Downloading the Future of TV Advertising
With a plink and a plunk and 86 moving parts, Honda reminds the ad world of the value of great content — and teaches it something about the power of interactivity.
By John Battelle, July 2003 Issue
In April 2003, Honda U.K. debuted an extraordinary two-minute television advertisement called “Cog.”Through the simple act of releasing a remarkable television commercial onto the Web, the U.K. wing of automobile giant Honda (HMC) has unleashed something of a typhoon in the advertising business. Though it has yet to fully play out, Honda’s ad proves the value of content and could stand as a turning point in the history of the television spot — proof that interactivity won’t kill television advertising, as many are now predicting, but may instead be instrumental in saving it.

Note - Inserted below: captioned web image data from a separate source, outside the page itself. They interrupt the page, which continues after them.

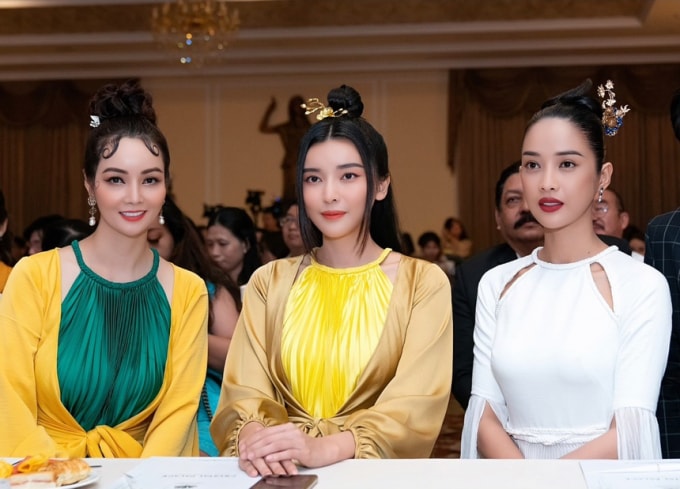 Mai Thu Huyền cho biết phim Kiều phải dời chiếu.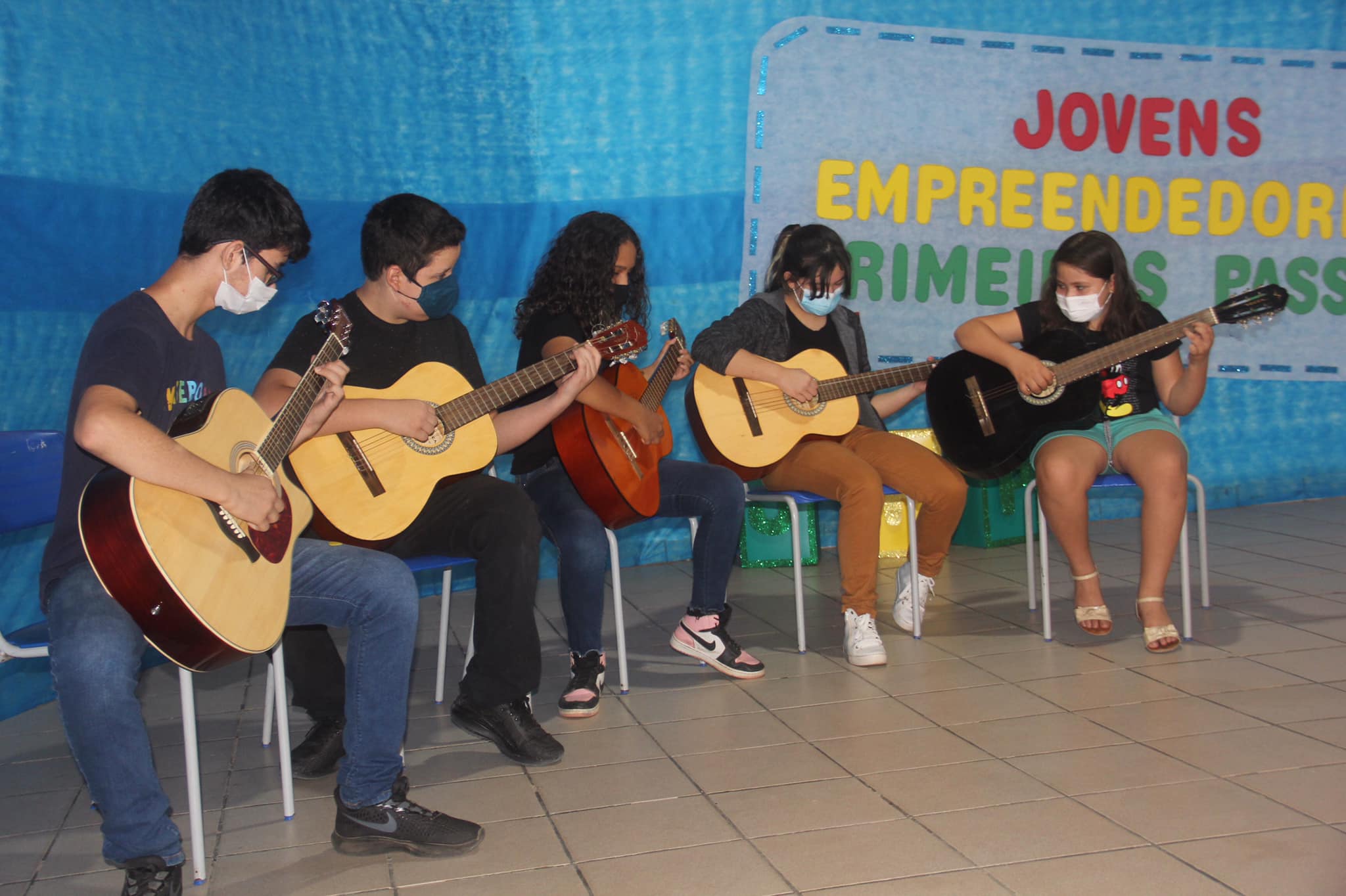 Escola Thomas Larangeira realiza Aula Inaugural Projeto Jovem Empreendedor - Primeiros Passos.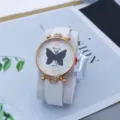 Detalles del reloj de cuarzo para mujer con correa de cuero blanco y esfera de mariposa negra. - Blanco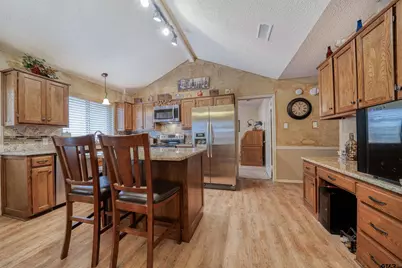 2706 Woodhaven Ct, Longview, TX 75605 - Photo 4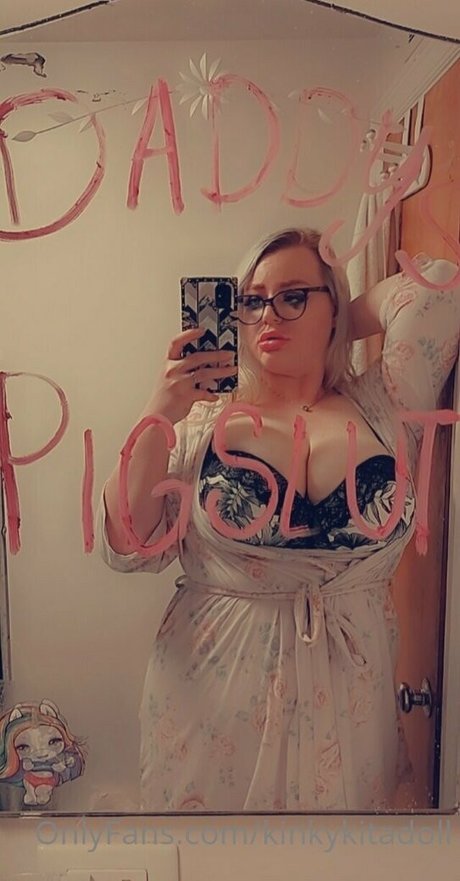 kinkykitadoll actrice artistique galeries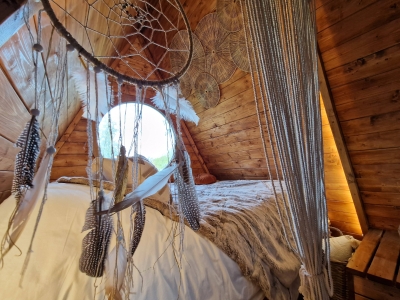 Image hebergement insolite CABANE INDIANA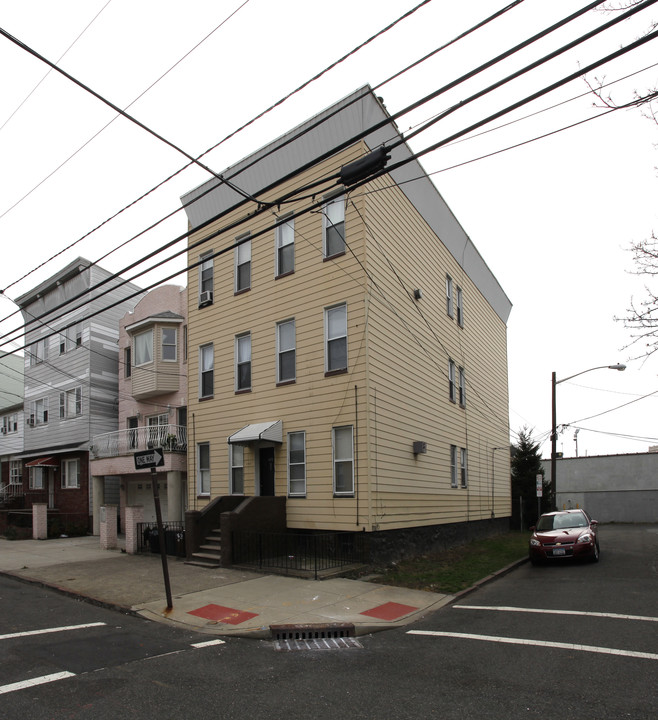 143 St Pauls Ave in Jersey City, NJ - Building Photo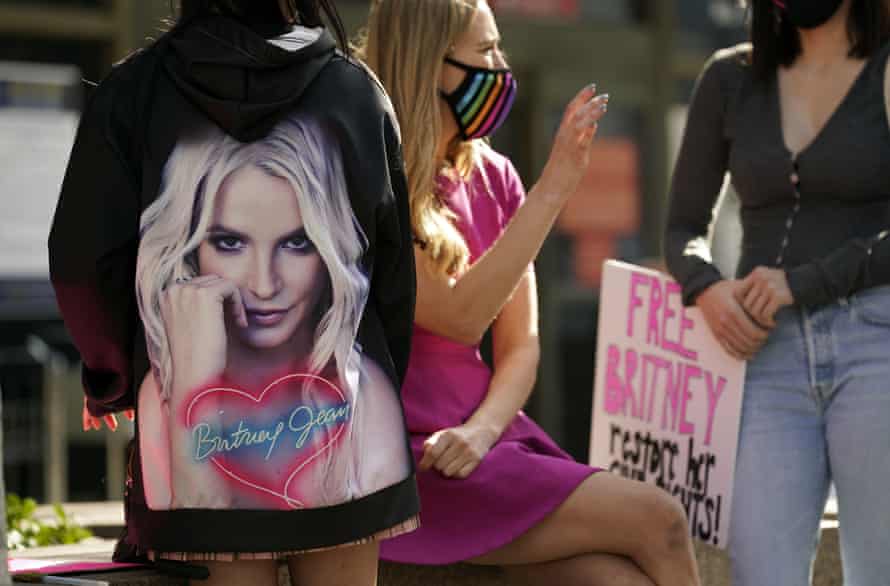 Britney Spears supporters gather before a court hearing.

Back in April, Honda U.K. debuted an extraordinary two-minute television advertisement called “Cog.” Aired only in the United Kingdom, the film — and that really is the best term for it — is a Rube Goldbergian ballet, a synchronized dance of 86 distinct parts from a Honda Accord that roll, pirouette, and fly along the floor in a mesmerizing production of meticulously intended consequence. The spot begins with a sequence of three cogs rolling along a plank; one falls to the floor, and a cam shaft rolls, setting an exhaust tube slowly spinning, which knocks three precisely placed grommets down the slope of a hood, and so on. (Download the ad for yourself at Honda UK.)